You know I have a vested interest in good slow-cooker recipes. Mostly for ease. But they have to taste good, which is not a guarantee. And I recently bought a second crockpot at UNIQUE ($9!) in order to more easily slow cook for the Dinner Swap, so I've been rearing and ready for new recipes.
My friend Heather gave this one to me and it is easy as can possibly be, with amazingly good results. Browning the chicken is optional; I like it but it adds an extra step. If you do it, seriously no one will ever guess you cooked them in the crock pot. Sorry I don't have a picture but they are all golden-brown, fall-off-the-bone flavorful. The sauce ends up with a lot of fat from the chicken, but if you separate or skim it, it is delicious over the chicken and some rice. The recipe Heather had was slightly too sour for me so I added the brown sugar, and my family, and dinner group, loved it!

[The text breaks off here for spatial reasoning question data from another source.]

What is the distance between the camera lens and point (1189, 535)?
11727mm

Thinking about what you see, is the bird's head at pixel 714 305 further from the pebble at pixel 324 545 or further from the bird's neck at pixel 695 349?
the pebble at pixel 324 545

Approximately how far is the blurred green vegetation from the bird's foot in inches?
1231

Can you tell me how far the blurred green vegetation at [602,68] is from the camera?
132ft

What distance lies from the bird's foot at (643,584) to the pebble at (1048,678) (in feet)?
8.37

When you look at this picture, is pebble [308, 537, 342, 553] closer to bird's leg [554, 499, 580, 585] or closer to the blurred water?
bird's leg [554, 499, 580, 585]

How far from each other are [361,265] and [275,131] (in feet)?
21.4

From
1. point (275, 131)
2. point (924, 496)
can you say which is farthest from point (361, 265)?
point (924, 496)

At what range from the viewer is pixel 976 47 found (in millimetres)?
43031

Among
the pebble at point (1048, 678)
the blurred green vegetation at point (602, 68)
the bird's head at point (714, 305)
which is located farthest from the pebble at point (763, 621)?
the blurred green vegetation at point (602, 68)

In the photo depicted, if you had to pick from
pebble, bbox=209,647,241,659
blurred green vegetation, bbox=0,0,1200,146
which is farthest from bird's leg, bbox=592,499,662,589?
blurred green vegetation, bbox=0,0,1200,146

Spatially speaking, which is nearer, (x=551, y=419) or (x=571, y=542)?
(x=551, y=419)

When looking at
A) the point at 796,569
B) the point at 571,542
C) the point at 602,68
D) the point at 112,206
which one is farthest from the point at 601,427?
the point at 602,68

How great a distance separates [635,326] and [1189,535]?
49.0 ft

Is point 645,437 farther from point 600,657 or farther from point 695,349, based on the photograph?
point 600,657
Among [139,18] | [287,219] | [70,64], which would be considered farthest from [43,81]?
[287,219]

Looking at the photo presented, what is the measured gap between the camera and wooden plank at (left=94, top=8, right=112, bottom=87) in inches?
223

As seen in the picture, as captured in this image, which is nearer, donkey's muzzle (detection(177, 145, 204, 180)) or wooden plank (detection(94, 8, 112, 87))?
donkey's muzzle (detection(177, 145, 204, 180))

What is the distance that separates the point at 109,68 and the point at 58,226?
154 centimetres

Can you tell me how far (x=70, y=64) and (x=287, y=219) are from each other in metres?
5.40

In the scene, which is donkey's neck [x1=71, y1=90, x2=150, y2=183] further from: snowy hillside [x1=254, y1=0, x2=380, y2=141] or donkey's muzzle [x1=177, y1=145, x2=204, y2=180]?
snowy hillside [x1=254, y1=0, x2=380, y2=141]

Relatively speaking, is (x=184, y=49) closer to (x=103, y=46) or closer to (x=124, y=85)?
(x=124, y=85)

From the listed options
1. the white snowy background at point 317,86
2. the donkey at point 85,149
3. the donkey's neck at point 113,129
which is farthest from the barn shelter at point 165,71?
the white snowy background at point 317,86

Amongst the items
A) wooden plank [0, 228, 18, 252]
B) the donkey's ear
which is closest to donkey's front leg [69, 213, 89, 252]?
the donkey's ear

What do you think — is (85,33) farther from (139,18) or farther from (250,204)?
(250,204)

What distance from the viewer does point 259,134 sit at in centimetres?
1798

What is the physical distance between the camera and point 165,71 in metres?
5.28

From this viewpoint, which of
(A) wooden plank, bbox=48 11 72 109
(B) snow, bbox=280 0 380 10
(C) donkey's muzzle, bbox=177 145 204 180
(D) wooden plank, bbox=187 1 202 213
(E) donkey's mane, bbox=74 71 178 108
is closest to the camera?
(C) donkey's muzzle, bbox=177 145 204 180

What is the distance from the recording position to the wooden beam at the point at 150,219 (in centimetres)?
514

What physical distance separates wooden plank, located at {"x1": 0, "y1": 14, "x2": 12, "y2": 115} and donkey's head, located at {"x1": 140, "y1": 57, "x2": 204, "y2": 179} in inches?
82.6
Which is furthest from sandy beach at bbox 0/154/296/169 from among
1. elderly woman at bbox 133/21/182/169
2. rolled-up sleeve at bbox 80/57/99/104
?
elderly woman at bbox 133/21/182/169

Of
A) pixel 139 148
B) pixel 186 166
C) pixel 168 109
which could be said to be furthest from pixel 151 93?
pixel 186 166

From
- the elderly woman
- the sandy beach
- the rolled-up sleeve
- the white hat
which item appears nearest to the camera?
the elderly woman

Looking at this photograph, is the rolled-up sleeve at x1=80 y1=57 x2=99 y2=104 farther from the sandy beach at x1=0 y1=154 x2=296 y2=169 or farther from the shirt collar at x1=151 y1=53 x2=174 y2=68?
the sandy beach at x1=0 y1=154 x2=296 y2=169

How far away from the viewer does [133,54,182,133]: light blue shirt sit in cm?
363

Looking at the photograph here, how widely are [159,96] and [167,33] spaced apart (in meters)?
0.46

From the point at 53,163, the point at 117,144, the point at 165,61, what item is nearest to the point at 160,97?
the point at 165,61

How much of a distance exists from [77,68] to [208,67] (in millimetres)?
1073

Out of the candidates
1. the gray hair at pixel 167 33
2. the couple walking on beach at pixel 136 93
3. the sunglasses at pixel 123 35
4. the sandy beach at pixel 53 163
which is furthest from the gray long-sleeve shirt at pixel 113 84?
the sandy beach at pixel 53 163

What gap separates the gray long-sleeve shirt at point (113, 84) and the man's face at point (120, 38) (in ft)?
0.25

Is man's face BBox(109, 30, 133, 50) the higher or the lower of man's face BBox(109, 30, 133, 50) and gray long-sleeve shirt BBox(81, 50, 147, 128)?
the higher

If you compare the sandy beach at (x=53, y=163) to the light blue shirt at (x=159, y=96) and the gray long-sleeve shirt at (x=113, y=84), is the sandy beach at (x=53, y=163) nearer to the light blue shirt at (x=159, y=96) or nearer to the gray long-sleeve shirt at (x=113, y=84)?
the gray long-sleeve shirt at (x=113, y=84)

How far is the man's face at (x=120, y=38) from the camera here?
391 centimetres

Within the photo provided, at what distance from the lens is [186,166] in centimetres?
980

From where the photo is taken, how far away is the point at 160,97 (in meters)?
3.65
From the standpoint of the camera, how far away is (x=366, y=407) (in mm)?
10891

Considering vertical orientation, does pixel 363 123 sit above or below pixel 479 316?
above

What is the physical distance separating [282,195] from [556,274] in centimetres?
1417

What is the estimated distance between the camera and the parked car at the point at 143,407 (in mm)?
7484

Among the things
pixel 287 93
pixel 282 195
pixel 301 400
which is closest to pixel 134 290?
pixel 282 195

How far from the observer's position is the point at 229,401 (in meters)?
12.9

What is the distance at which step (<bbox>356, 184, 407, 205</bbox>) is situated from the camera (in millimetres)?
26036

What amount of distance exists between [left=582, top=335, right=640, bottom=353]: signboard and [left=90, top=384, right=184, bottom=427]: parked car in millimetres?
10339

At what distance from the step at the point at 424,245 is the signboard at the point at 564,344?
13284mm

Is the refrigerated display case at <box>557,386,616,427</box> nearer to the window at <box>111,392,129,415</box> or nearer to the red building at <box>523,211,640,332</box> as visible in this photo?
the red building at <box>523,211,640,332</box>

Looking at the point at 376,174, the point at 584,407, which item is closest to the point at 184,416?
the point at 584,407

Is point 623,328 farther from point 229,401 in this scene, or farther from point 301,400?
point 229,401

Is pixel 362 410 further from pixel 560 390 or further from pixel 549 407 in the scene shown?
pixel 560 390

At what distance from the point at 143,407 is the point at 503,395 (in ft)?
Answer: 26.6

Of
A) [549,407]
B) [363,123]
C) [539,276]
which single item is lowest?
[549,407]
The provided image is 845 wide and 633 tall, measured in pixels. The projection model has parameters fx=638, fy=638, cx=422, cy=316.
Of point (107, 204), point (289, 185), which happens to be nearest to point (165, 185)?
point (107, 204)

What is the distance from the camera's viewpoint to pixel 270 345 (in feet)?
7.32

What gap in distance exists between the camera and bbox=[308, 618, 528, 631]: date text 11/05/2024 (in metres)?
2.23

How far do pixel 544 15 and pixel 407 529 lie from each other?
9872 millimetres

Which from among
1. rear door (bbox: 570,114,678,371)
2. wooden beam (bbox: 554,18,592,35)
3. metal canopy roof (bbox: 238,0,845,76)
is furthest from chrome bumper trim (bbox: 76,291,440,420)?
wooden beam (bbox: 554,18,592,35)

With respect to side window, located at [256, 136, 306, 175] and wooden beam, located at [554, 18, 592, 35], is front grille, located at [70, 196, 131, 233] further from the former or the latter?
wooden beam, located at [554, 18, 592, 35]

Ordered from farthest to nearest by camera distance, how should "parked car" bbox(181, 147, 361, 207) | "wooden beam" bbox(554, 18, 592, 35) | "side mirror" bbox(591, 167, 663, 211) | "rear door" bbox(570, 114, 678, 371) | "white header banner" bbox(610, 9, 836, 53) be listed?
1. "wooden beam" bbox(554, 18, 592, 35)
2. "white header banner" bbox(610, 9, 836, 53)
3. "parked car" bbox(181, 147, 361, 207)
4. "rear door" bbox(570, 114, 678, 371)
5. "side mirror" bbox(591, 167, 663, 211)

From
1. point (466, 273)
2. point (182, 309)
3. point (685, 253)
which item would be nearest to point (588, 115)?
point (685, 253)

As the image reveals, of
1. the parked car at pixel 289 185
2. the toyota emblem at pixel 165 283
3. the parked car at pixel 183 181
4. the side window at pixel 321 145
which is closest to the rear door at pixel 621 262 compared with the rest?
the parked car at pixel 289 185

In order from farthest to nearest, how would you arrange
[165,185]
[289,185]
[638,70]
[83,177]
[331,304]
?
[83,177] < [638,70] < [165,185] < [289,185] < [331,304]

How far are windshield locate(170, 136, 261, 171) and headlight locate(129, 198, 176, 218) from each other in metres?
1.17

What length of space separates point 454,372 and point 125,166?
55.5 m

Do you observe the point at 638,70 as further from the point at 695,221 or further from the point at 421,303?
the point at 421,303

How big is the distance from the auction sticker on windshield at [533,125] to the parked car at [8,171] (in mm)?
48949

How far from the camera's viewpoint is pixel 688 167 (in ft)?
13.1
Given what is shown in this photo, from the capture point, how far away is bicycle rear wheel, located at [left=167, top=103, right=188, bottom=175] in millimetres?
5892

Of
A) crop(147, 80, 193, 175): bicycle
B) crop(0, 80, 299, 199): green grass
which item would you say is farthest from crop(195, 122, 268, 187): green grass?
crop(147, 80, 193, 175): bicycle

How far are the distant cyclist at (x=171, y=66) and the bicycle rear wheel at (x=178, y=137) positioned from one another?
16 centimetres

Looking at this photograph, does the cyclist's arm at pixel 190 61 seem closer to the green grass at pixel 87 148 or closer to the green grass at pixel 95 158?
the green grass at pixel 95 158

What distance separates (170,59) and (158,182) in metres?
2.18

Filipino Chicken Adobo (print recipe)
9 to 18 chicken drumsticks (or drumsticks and thighs)
1 cup soy sauce
1 cup cider vinegar
8 cloves garlic, minced
3 to 4 inch piece fresh ginger, sliced or diced
1 bay leaf
2/3 cup brown sugar, divided
Salt and pepper
To brown the chicken, heat a few teaspoons of vegetable oil in a large
skillet over medium-high heat. Sprinkle the chicken with salt and
pepper and brown on one side in the hot pan until skin is golden and a
little crisp, then turn and brown on the other side, about 4-5 minutes
per side. Remove chicken to slow-cooker bowl. Continue browning
chicken in batches.
2. In a large bowl combine soy sauce,
vinegar, garlic, ginger and bay leaf. You can add some ground ginger if you
want. Pour sauce over chicken in bowl. Sprinkle 1/3 cup brown sugar
over the top of chicken. Cook on LOW for 4 to 6 hours (use the lower
time for less chicken, higher time for more.)
3. When chicken is
done, carefully remove it to a platter with tongs. Some of the meat
might fall off the bones (which is delicious but not as pretty)! Cover
platter with foil to keep warm. Strain the sauce to remove ginger and
garlic pieces, and skim the fat off the top or use a fat separator.
Pour the de-fatted sauce into a saucepan and bring to a boil. Add 1/4
to 1/3 cup more brown sugar to taste, and reduce slightly. Serve sauce
with chicken and hot cooked white or brown rice.